It was not my privilege to sit at the feet of Mr. Putney as a student. In about the year 1870, I attended prize-speaking at the high school of Norwich, Vermont, and was told that the young principal was a Mr. Putney. Something about the man appealed to my boyish senses and I wished that I might know him, but lack of confidence prevented my making myself known. An acquaintance was formed three or four years later at St. Johnsbury. For a time, I was associated with Mr. Putney in certain lay-religious work and came to know him well, if not intimately,—a friendship which ever after continued. After the death of Mrs. Hazen, I received a beautiful letter from Mr. Putney, written laboriously by a shaking hand, but it expressed so much in a few words, characteristic of his genuineness, it is a letter that will ever be preserved among my most cherished possessions.
What was the subtle something that so appealed to me that long-ago evening at Norwich? It seems to me it was the unspoken sympathy of the man which touched the lives of all who came in contact with him even as the fragrance of a flower permeates the atmosphere. Surely he lived a life that is well "worth the telling."
Perley F. Hazen.
I want to join in the chorus of love and tender remembrance which you are hearing from all sides in regard to your father.

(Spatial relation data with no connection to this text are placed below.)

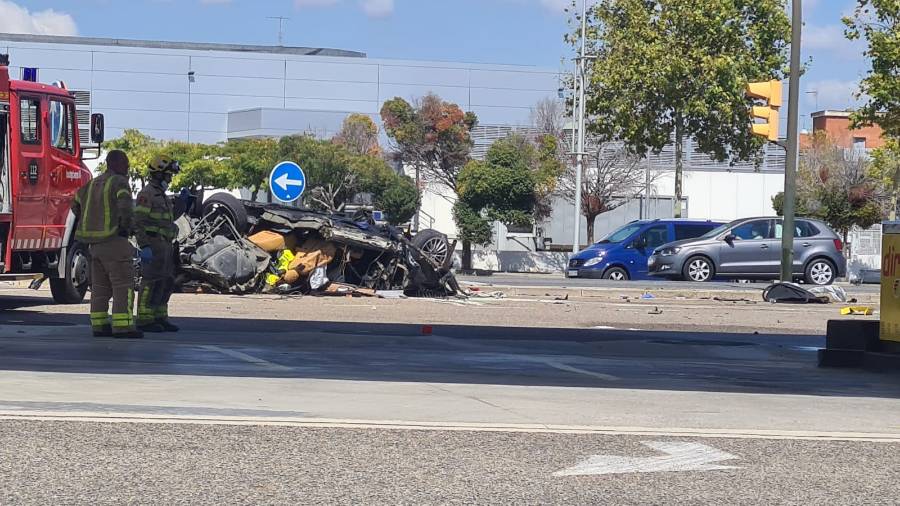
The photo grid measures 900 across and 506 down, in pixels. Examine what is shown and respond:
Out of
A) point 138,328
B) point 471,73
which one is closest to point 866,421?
point 138,328

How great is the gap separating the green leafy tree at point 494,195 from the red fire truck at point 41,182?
1347 inches

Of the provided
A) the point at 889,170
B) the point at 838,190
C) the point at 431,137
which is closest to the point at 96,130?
the point at 889,170

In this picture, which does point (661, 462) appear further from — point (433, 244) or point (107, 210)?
point (433, 244)

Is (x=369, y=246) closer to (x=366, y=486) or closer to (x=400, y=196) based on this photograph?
(x=366, y=486)

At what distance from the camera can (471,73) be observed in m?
84.6

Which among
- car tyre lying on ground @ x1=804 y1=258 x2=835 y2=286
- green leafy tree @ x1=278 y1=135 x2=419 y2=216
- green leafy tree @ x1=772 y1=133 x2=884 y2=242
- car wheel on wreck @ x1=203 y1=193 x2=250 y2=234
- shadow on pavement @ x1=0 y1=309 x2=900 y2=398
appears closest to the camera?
shadow on pavement @ x1=0 y1=309 x2=900 y2=398

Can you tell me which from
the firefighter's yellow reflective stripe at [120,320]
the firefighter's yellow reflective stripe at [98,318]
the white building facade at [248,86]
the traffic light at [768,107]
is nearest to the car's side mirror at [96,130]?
the firefighter's yellow reflective stripe at [98,318]

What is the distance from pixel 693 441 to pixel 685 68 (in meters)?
31.6

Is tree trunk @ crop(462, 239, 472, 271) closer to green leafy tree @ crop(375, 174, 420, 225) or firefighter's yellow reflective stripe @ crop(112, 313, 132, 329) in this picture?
green leafy tree @ crop(375, 174, 420, 225)

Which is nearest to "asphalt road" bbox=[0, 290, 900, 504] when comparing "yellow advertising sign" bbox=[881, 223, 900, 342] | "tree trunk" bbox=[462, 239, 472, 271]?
"yellow advertising sign" bbox=[881, 223, 900, 342]

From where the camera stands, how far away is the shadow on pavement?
977cm

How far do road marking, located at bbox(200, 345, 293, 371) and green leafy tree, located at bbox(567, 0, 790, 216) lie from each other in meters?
27.9

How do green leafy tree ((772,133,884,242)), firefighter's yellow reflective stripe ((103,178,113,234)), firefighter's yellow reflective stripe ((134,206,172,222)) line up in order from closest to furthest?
firefighter's yellow reflective stripe ((103,178,113,234)) → firefighter's yellow reflective stripe ((134,206,172,222)) → green leafy tree ((772,133,884,242))

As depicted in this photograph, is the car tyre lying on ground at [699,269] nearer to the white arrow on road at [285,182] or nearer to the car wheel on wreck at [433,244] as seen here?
the car wheel on wreck at [433,244]
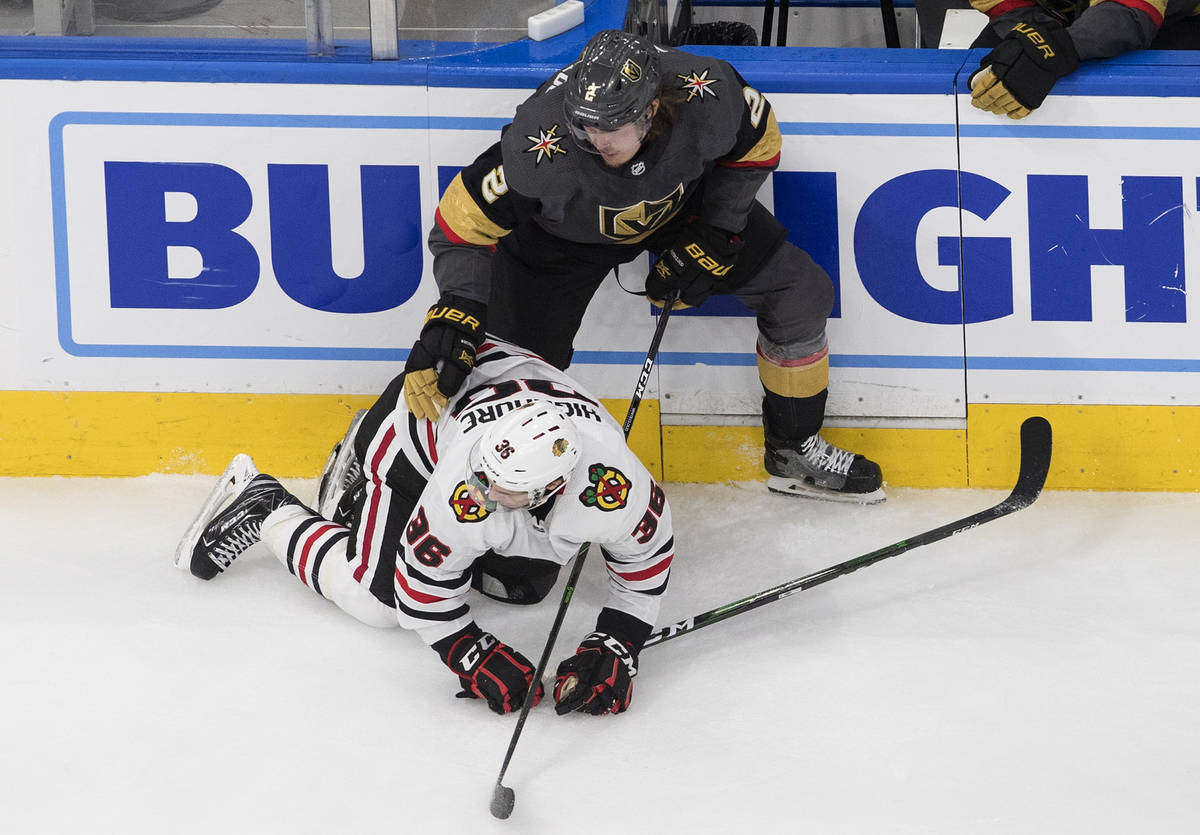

He was my first teacher, at Norwich, when for the first time I went to school, and his kindness and consideration helped me over the strangeness and discomfort of the new experience. He taught me Latin and I began Greek with him.
He was a most delightful principal of the school, and thought of the pleasantest things for us boys and girls to do, in and out of the classrooms; for instance, long walks together in which he accompanied us.
All my life I have thought of him with warmth and pleasure, and on the few occasions when I have seen him the old gratitude and confidence have been renewed. He was so good and so delightful all at once.